Given that, there are many minor variations you can do. For example:

((1ULL<<(n/2))<<((n+1)/2))-1;

You will have to measure to see if that is faster then special casing 64:

(n<64)?(1ULL<<n)-1:~0ULL;

Answer 9

I like aviraldg answer best.
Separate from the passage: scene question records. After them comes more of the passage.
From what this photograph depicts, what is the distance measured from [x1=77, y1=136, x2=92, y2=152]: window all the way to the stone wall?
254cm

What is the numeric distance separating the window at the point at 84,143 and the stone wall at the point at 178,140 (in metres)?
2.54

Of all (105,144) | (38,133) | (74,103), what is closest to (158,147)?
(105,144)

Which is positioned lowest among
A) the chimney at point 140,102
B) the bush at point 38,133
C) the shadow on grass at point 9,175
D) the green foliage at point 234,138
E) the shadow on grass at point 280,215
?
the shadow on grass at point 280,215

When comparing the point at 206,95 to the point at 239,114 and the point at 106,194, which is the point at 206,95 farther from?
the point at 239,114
Just to get rid of the `ULL' stuff etc in C99 I would do

static inline uint64_t n2minusone(unsigned n) {
   return n ? (~(uint64_t)0) >> (64u - n) : 0;
}

To see that this is valid

• an uint64_t is guaranteed to have a width of exactly 64 bit
• the bit negation of that `zero of type uint64_t' has thus exactly 64 one bits
• right shift of an unsigned value is guaranteed to be a logical shift, so everything is filled with zeros from the left
• shift with a value equal or greater to the width is undefined, so yes you have to do at least one conditional to be sure of your result
• an inline function (or alternatively a cast to uint64_t if you prefer) makes this type safe; an unsigned long long may well be an 128 bit wide value in the future
• a static inline function should be seamlessly inlined in the caller without any overhead

Answer 10

It is true that in C each bit-shifting operation has to shift by less bits than there are bits in the operand (otherwise, the behavior is undefined). However, nobody prohibits you from doing the shift in two consecutive steps

r = ((1ULL << (n - 1)) << 1) - 1;

I.e. shift by n - 1 bits first and then make an extra 1 bit shift. In this case, of course, you have to handle n == 0 situation in a special way, if that is a valid input in your case.

In any case, it is better than your for cycle. The latter is basically the same idea but taken to the extreme for some reason.